Komplexe Verbindungen zwischen dem amerikanischen und dem chinesischen Technologiesektor werden durch Handelsspannungen auf die Probe gestellt. Doch einige Maßnahmen der USA gegen Chinas Huawei Technologies könnten nach hinten losgehen und eine neue Entwicklungsphase für den chinesischen Technologiesektor auslösen.

Chinas Technologiebranche war ein Hauptziel der US-Sanktionen. Als eine der größten Erfolgsstorys für Unternehmensinnovationen ist Huawei in China eine Quelle des Nationalstolzes. Die USA hingegen betrachten den Konzern als eine Bedrohung ihrer nationalen Sicherheit, der seine Technologie für die Sammlung von Informationen im Auftrag der chinesischen Regierung einsetzt. Mitarbeiter des US-Finanzministeriums, die an den Verhandlungen mit China beteiligt sind, behaupten, dass Huawei eine nationale Sicherheitsfrage ist, losgelöst von den Handelsgesprächen. Als die USA jedoch Ende 2018 den Chief Financial Officer von Huawei verhafteten, glaubten viele Beobachter, dass der Technologiesektor zu einer aktiven Front im eskalierenden Handelskrieg geworden ist.

## ZIEL DER ÜBUNG
Geben Sie aus dem Text über Huawei den Abschnitt wörtlich wieder, der an der Stelle mit den Worten „Komplexe Verbindungen zwischen“ beginnt und nach den Worten „chinesischen Technologiesektor auslösen.“ endet.

## BEREITGESTELLTE DATEN
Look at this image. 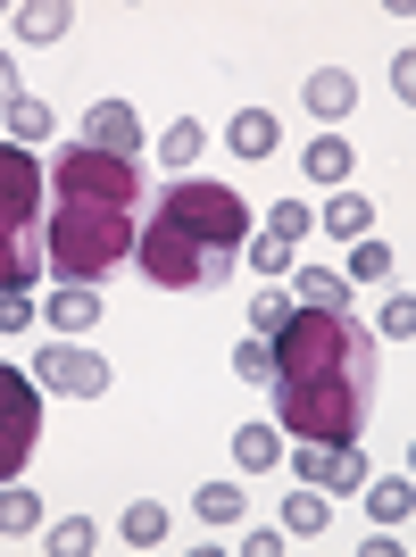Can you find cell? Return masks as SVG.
I'll return each mask as SVG.
<instances>
[{
	"mask_svg": "<svg viewBox=\"0 0 416 557\" xmlns=\"http://www.w3.org/2000/svg\"><path fill=\"white\" fill-rule=\"evenodd\" d=\"M276 399L292 442H358L375 408V333L350 308H292L276 333Z\"/></svg>",
	"mask_w": 416,
	"mask_h": 557,
	"instance_id": "6da1fadb",
	"label": "cell"
},
{
	"mask_svg": "<svg viewBox=\"0 0 416 557\" xmlns=\"http://www.w3.org/2000/svg\"><path fill=\"white\" fill-rule=\"evenodd\" d=\"M150 216V184L134 159L75 141L50 159V209H42V267H59V283H100L109 267H125Z\"/></svg>",
	"mask_w": 416,
	"mask_h": 557,
	"instance_id": "7a4b0ae2",
	"label": "cell"
},
{
	"mask_svg": "<svg viewBox=\"0 0 416 557\" xmlns=\"http://www.w3.org/2000/svg\"><path fill=\"white\" fill-rule=\"evenodd\" d=\"M242 242H250V200L233 184H208V175H175L142 216L134 258L159 292H217L233 275Z\"/></svg>",
	"mask_w": 416,
	"mask_h": 557,
	"instance_id": "3957f363",
	"label": "cell"
},
{
	"mask_svg": "<svg viewBox=\"0 0 416 557\" xmlns=\"http://www.w3.org/2000/svg\"><path fill=\"white\" fill-rule=\"evenodd\" d=\"M42 159L25 141H0V292L42 275Z\"/></svg>",
	"mask_w": 416,
	"mask_h": 557,
	"instance_id": "277c9868",
	"label": "cell"
},
{
	"mask_svg": "<svg viewBox=\"0 0 416 557\" xmlns=\"http://www.w3.org/2000/svg\"><path fill=\"white\" fill-rule=\"evenodd\" d=\"M42 442V383L17 367H0V483H17L25 458Z\"/></svg>",
	"mask_w": 416,
	"mask_h": 557,
	"instance_id": "5b68a950",
	"label": "cell"
},
{
	"mask_svg": "<svg viewBox=\"0 0 416 557\" xmlns=\"http://www.w3.org/2000/svg\"><path fill=\"white\" fill-rule=\"evenodd\" d=\"M34 383H50V392H75V399H100L109 392V358H100V349H42V358H34Z\"/></svg>",
	"mask_w": 416,
	"mask_h": 557,
	"instance_id": "8992f818",
	"label": "cell"
},
{
	"mask_svg": "<svg viewBox=\"0 0 416 557\" xmlns=\"http://www.w3.org/2000/svg\"><path fill=\"white\" fill-rule=\"evenodd\" d=\"M301 483L325 491V499L358 491V483H367V458H358V442H301Z\"/></svg>",
	"mask_w": 416,
	"mask_h": 557,
	"instance_id": "52a82bcc",
	"label": "cell"
},
{
	"mask_svg": "<svg viewBox=\"0 0 416 557\" xmlns=\"http://www.w3.org/2000/svg\"><path fill=\"white\" fill-rule=\"evenodd\" d=\"M42 325L59 333V342H75V333H93V325H100V292H93V283H59V292L42 300Z\"/></svg>",
	"mask_w": 416,
	"mask_h": 557,
	"instance_id": "ba28073f",
	"label": "cell"
},
{
	"mask_svg": "<svg viewBox=\"0 0 416 557\" xmlns=\"http://www.w3.org/2000/svg\"><path fill=\"white\" fill-rule=\"evenodd\" d=\"M84 141H93V150H117V159H134V150H142V125H134V109H125V100H93Z\"/></svg>",
	"mask_w": 416,
	"mask_h": 557,
	"instance_id": "9c48e42d",
	"label": "cell"
},
{
	"mask_svg": "<svg viewBox=\"0 0 416 557\" xmlns=\"http://www.w3.org/2000/svg\"><path fill=\"white\" fill-rule=\"evenodd\" d=\"M225 150H233V159H276V150H283V125H276V109H233V125H225Z\"/></svg>",
	"mask_w": 416,
	"mask_h": 557,
	"instance_id": "30bf717a",
	"label": "cell"
},
{
	"mask_svg": "<svg viewBox=\"0 0 416 557\" xmlns=\"http://www.w3.org/2000/svg\"><path fill=\"white\" fill-rule=\"evenodd\" d=\"M408 508H416V483H408V474H383V483H367V516H375V533L408 524Z\"/></svg>",
	"mask_w": 416,
	"mask_h": 557,
	"instance_id": "8fae6325",
	"label": "cell"
},
{
	"mask_svg": "<svg viewBox=\"0 0 416 557\" xmlns=\"http://www.w3.org/2000/svg\"><path fill=\"white\" fill-rule=\"evenodd\" d=\"M276 458H283V424H242V433H233V466H242V474H267Z\"/></svg>",
	"mask_w": 416,
	"mask_h": 557,
	"instance_id": "7c38bea8",
	"label": "cell"
},
{
	"mask_svg": "<svg viewBox=\"0 0 416 557\" xmlns=\"http://www.w3.org/2000/svg\"><path fill=\"white\" fill-rule=\"evenodd\" d=\"M350 159H358V150H350L342 134H317V141H308V150H301V166H308V184H333V191H342Z\"/></svg>",
	"mask_w": 416,
	"mask_h": 557,
	"instance_id": "4fadbf2b",
	"label": "cell"
},
{
	"mask_svg": "<svg viewBox=\"0 0 416 557\" xmlns=\"http://www.w3.org/2000/svg\"><path fill=\"white\" fill-rule=\"evenodd\" d=\"M317 225H333V242H367L375 233V200L367 191H333V209H325Z\"/></svg>",
	"mask_w": 416,
	"mask_h": 557,
	"instance_id": "5bb4252c",
	"label": "cell"
},
{
	"mask_svg": "<svg viewBox=\"0 0 416 557\" xmlns=\"http://www.w3.org/2000/svg\"><path fill=\"white\" fill-rule=\"evenodd\" d=\"M325 524H333V499H325V491H292V499H283V533H292V541H317L325 533Z\"/></svg>",
	"mask_w": 416,
	"mask_h": 557,
	"instance_id": "9a60e30c",
	"label": "cell"
},
{
	"mask_svg": "<svg viewBox=\"0 0 416 557\" xmlns=\"http://www.w3.org/2000/svg\"><path fill=\"white\" fill-rule=\"evenodd\" d=\"M301 100H308V109L325 116V125H333V116H350V100H358V84H350L342 67H325V75H308V84H301Z\"/></svg>",
	"mask_w": 416,
	"mask_h": 557,
	"instance_id": "2e32d148",
	"label": "cell"
},
{
	"mask_svg": "<svg viewBox=\"0 0 416 557\" xmlns=\"http://www.w3.org/2000/svg\"><path fill=\"white\" fill-rule=\"evenodd\" d=\"M292 300H301V308H350V275H333V267H301V275H292Z\"/></svg>",
	"mask_w": 416,
	"mask_h": 557,
	"instance_id": "e0dca14e",
	"label": "cell"
},
{
	"mask_svg": "<svg viewBox=\"0 0 416 557\" xmlns=\"http://www.w3.org/2000/svg\"><path fill=\"white\" fill-rule=\"evenodd\" d=\"M192 516H200V524H242L250 499H242V483H200L192 491Z\"/></svg>",
	"mask_w": 416,
	"mask_h": 557,
	"instance_id": "ac0fdd59",
	"label": "cell"
},
{
	"mask_svg": "<svg viewBox=\"0 0 416 557\" xmlns=\"http://www.w3.org/2000/svg\"><path fill=\"white\" fill-rule=\"evenodd\" d=\"M68 25H75L68 0H25V9H17V34H25V42H59Z\"/></svg>",
	"mask_w": 416,
	"mask_h": 557,
	"instance_id": "d6986e66",
	"label": "cell"
},
{
	"mask_svg": "<svg viewBox=\"0 0 416 557\" xmlns=\"http://www.w3.org/2000/svg\"><path fill=\"white\" fill-rule=\"evenodd\" d=\"M9 141L42 150V141H50V100H34V92H17V100H9Z\"/></svg>",
	"mask_w": 416,
	"mask_h": 557,
	"instance_id": "ffe728a7",
	"label": "cell"
},
{
	"mask_svg": "<svg viewBox=\"0 0 416 557\" xmlns=\"http://www.w3.org/2000/svg\"><path fill=\"white\" fill-rule=\"evenodd\" d=\"M200 150H208V134H200V116H175V125H167V134H159V159L175 166V175H184V166L200 159Z\"/></svg>",
	"mask_w": 416,
	"mask_h": 557,
	"instance_id": "44dd1931",
	"label": "cell"
},
{
	"mask_svg": "<svg viewBox=\"0 0 416 557\" xmlns=\"http://www.w3.org/2000/svg\"><path fill=\"white\" fill-rule=\"evenodd\" d=\"M292 308H301V300H292L283 283H267V292H258V300H250V333H258V342H276V333L292 325Z\"/></svg>",
	"mask_w": 416,
	"mask_h": 557,
	"instance_id": "7402d4cb",
	"label": "cell"
},
{
	"mask_svg": "<svg viewBox=\"0 0 416 557\" xmlns=\"http://www.w3.org/2000/svg\"><path fill=\"white\" fill-rule=\"evenodd\" d=\"M267 233H276L283 250H301L308 233H317V209H308V200H276V209H267Z\"/></svg>",
	"mask_w": 416,
	"mask_h": 557,
	"instance_id": "603a6c76",
	"label": "cell"
},
{
	"mask_svg": "<svg viewBox=\"0 0 416 557\" xmlns=\"http://www.w3.org/2000/svg\"><path fill=\"white\" fill-rule=\"evenodd\" d=\"M0 533H42V499L25 483H0Z\"/></svg>",
	"mask_w": 416,
	"mask_h": 557,
	"instance_id": "cb8c5ba5",
	"label": "cell"
},
{
	"mask_svg": "<svg viewBox=\"0 0 416 557\" xmlns=\"http://www.w3.org/2000/svg\"><path fill=\"white\" fill-rule=\"evenodd\" d=\"M167 541V508L159 499H134V508H125V549H159Z\"/></svg>",
	"mask_w": 416,
	"mask_h": 557,
	"instance_id": "d4e9b609",
	"label": "cell"
},
{
	"mask_svg": "<svg viewBox=\"0 0 416 557\" xmlns=\"http://www.w3.org/2000/svg\"><path fill=\"white\" fill-rule=\"evenodd\" d=\"M242 258H250V267H258L267 283H283V275H292V250H283L276 233H250V242H242Z\"/></svg>",
	"mask_w": 416,
	"mask_h": 557,
	"instance_id": "484cf974",
	"label": "cell"
},
{
	"mask_svg": "<svg viewBox=\"0 0 416 557\" xmlns=\"http://www.w3.org/2000/svg\"><path fill=\"white\" fill-rule=\"evenodd\" d=\"M383 275H392V250H383L375 233H367V242H350V283H383Z\"/></svg>",
	"mask_w": 416,
	"mask_h": 557,
	"instance_id": "4316f807",
	"label": "cell"
},
{
	"mask_svg": "<svg viewBox=\"0 0 416 557\" xmlns=\"http://www.w3.org/2000/svg\"><path fill=\"white\" fill-rule=\"evenodd\" d=\"M93 541H100V524H93V516H68V524H50V549H59V557H84Z\"/></svg>",
	"mask_w": 416,
	"mask_h": 557,
	"instance_id": "83f0119b",
	"label": "cell"
},
{
	"mask_svg": "<svg viewBox=\"0 0 416 557\" xmlns=\"http://www.w3.org/2000/svg\"><path fill=\"white\" fill-rule=\"evenodd\" d=\"M233 374H242V383H276V349L250 333V349H233Z\"/></svg>",
	"mask_w": 416,
	"mask_h": 557,
	"instance_id": "f1b7e54d",
	"label": "cell"
},
{
	"mask_svg": "<svg viewBox=\"0 0 416 557\" xmlns=\"http://www.w3.org/2000/svg\"><path fill=\"white\" fill-rule=\"evenodd\" d=\"M375 333H383V342H408V333H416V308H408V292H400V300L383 308V317H375Z\"/></svg>",
	"mask_w": 416,
	"mask_h": 557,
	"instance_id": "f546056e",
	"label": "cell"
},
{
	"mask_svg": "<svg viewBox=\"0 0 416 557\" xmlns=\"http://www.w3.org/2000/svg\"><path fill=\"white\" fill-rule=\"evenodd\" d=\"M34 325V300H25V292H0V333H25Z\"/></svg>",
	"mask_w": 416,
	"mask_h": 557,
	"instance_id": "4dcf8cb0",
	"label": "cell"
},
{
	"mask_svg": "<svg viewBox=\"0 0 416 557\" xmlns=\"http://www.w3.org/2000/svg\"><path fill=\"white\" fill-rule=\"evenodd\" d=\"M9 100H17V67H9V59H0V109H9Z\"/></svg>",
	"mask_w": 416,
	"mask_h": 557,
	"instance_id": "1f68e13d",
	"label": "cell"
}]
</instances>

## ALS ANTWORT
Komplexe Verbindungen zwischen dem amerikanischen und dem chinesischen Technologiesektor werden durch Handelsspannungen auf die Probe gestellt. Doch einige Maßnahmen der USA gegen Chinas Huawei Technologies könnten nach hinten losgehen und eine neue Entwicklungsphase für den chinesischen Technologiesektor auslösen.